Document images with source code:

□ □ □ □ □

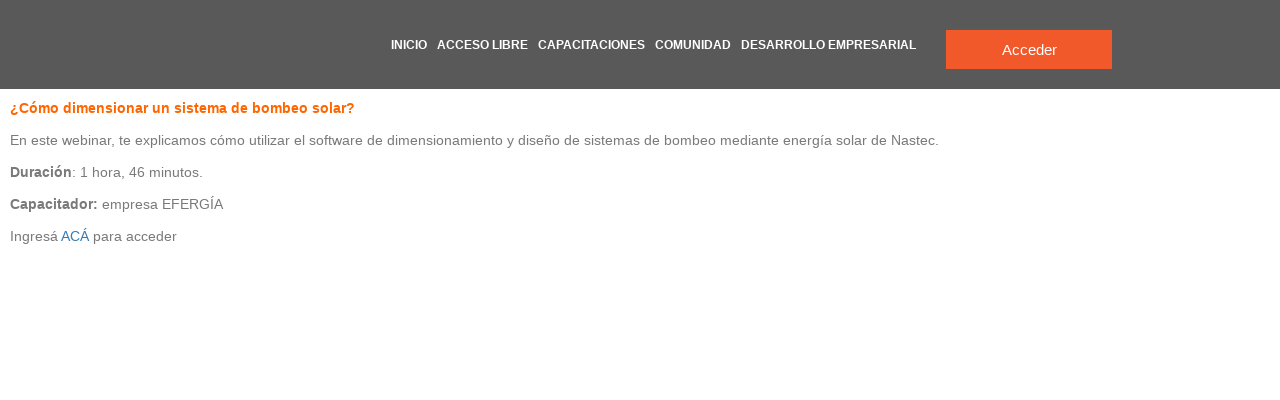

--- FILE ---
content_type: text/css
request_url: https://comunidadelpuente.com/wp-content/uploads/elementor/css/post-39336.css?ver=1768606639
body_size: 95
content:
.elementor-39336 .elementor-element.elementor-element-e30a719:not(.elementor-motion-effects-element-type-background), .elementor-39336 .elementor-element.elementor-element-e30a719 > .elementor-motion-effects-container > .elementor-motion-effects-layer{background-image:url("https://comunidadelpuente.com/wp-content/uploads/2025/05/en-construccion.webp");background-repeat:no-repeat;background-size:100% auto;}.elementor-39336 .elementor-element.elementor-element-e30a719 > .elementor-background-overlay{background-color:#000000;opacity:0.63;transition:background 0.3s, border-radius 0.3s, opacity 0.3s;}.elementor-39336 .elementor-element.elementor-element-e30a719 > .elementor-container{max-width:600px;min-height:315px;}.elementor-39336 .elementor-element.elementor-element-e30a719{transition:background 0.3s, border 0.3s, border-radius 0.3s, box-shadow 0.3s;}.elementor-39336 .elementor-element.elementor-element-e6593d0 .sc_heading .title{font-family:var( --e-global-typography-primary-font-family ), Sans-serif;font-weight:var( --e-global-typography-primary-font-weight );}.elementor-39336 .elementor-element.elementor-element-e6593d0 .sc_heading .title,.elementor-39336 .elementor-element.elementor-element-e6593d0 .sc_heading .clone{color:#FFFFFF;}.elementor-39336 .elementor-element.elementor-element-e6593d0 .sc_heading .sub-heading{font-family:var( --e-global-typography-secondary-font-family ), Sans-serif;font-weight:var( --e-global-typography-secondary-font-weight );color:#DADADA;}#elementor-popup-modal-39336{background-color:rgba(0,0,0,.8);justify-content:center;align-items:center;pointer-events:all;}#elementor-popup-modal-39336 .dialog-message{width:640px;height:auto;}#elementor-popup-modal-39336 .dialog-close-button{display:flex;}#elementor-popup-modal-39336 .dialog-widget-content{box-shadow:2px 8px 23px 3px rgba(0,0,0,0.2);}#elementor-popup-modal-39336 .dialog-close-button i{color:#FFFFFF;}#elementor-popup-modal-39336 .dialog-close-button svg{fill:#FFFFFF;}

□ □ □ □ □

* **What to work on**: Apart from the pictures, every line of the data above should be given again exactly.

* **Written answer**:
--- FILE ---
content_type: text/css
request_url: https://comunidadelpuente.com/wp-content/uploads/elementor/css/post-39336.css?ver=1768606639
body_size: 95
content:
.elementor-39336 .elementor-element.elementor-element-e30a719:not(.elementor-motion-effects-element-type-background), .elementor-39336 .elementor-element.elementor-element-e30a719 > .elementor-motion-effects-container > .elementor-motion-effects-layer{background-image:url("https://comunidadelpuente.com/wp-content/uploads/2025/05/en-construccion.webp");background-repeat:no-repeat;background-size:100% auto;}.elementor-39336 .elementor-element.elementor-element-e30a719 > .elementor-background-overlay{background-color:#000000;opacity:0.63;transition:background 0.3s, border-radius 0.3s, opacity 0.3s;}.elementor-39336 .elementor-element.elementor-element-e30a719 > .elementor-container{max-width:600px;min-height:315px;}.elementor-39336 .elementor-element.elementor-element-e30a719{transition:background 0.3s, border 0.3s, border-radius 0.3s, box-shadow 0.3s;}.elementor-39336 .elementor-element.elementor-element-e6593d0 .sc_heading .title{font-family:var( --e-global-typography-primary-font-family ), Sans-serif;font-weight:var( --e-global-typography-primary-font-weight );}.elementor-39336 .elementor-element.elementor-element-e6593d0 .sc_heading .title,.elementor-39336 .elementor-element.elementor-element-e6593d0 .sc_heading .clone{color:#FFFFFF;}.elementor-39336 .elementor-element.elementor-element-e6593d0 .sc_heading .sub-heading{font-family:var( --e-global-typography-secondary-font-family ), Sans-serif;font-weight:var( --e-global-typography-secondary-font-weight );color:#DADADA;}#elementor-popup-modal-39336{background-color:rgba(0,0,0,.8);justify-content:center;align-items:center;pointer-events:all;}#elementor-popup-modal-39336 .dialog-message{width:640px;height:auto;}#elementor-popup-modal-39336 .dialog-close-button{display:flex;}#elementor-popup-modal-39336 .dialog-widget-content{box-shadow:2px 8px 23px 3px rgba(0,0,0,0.2);}#elementor-popup-modal-39336 .dialog-close-button i{color:#FFFFFF;}#elementor-popup-modal-39336 .dialog-close-button svg{fill:#FFFFFF;}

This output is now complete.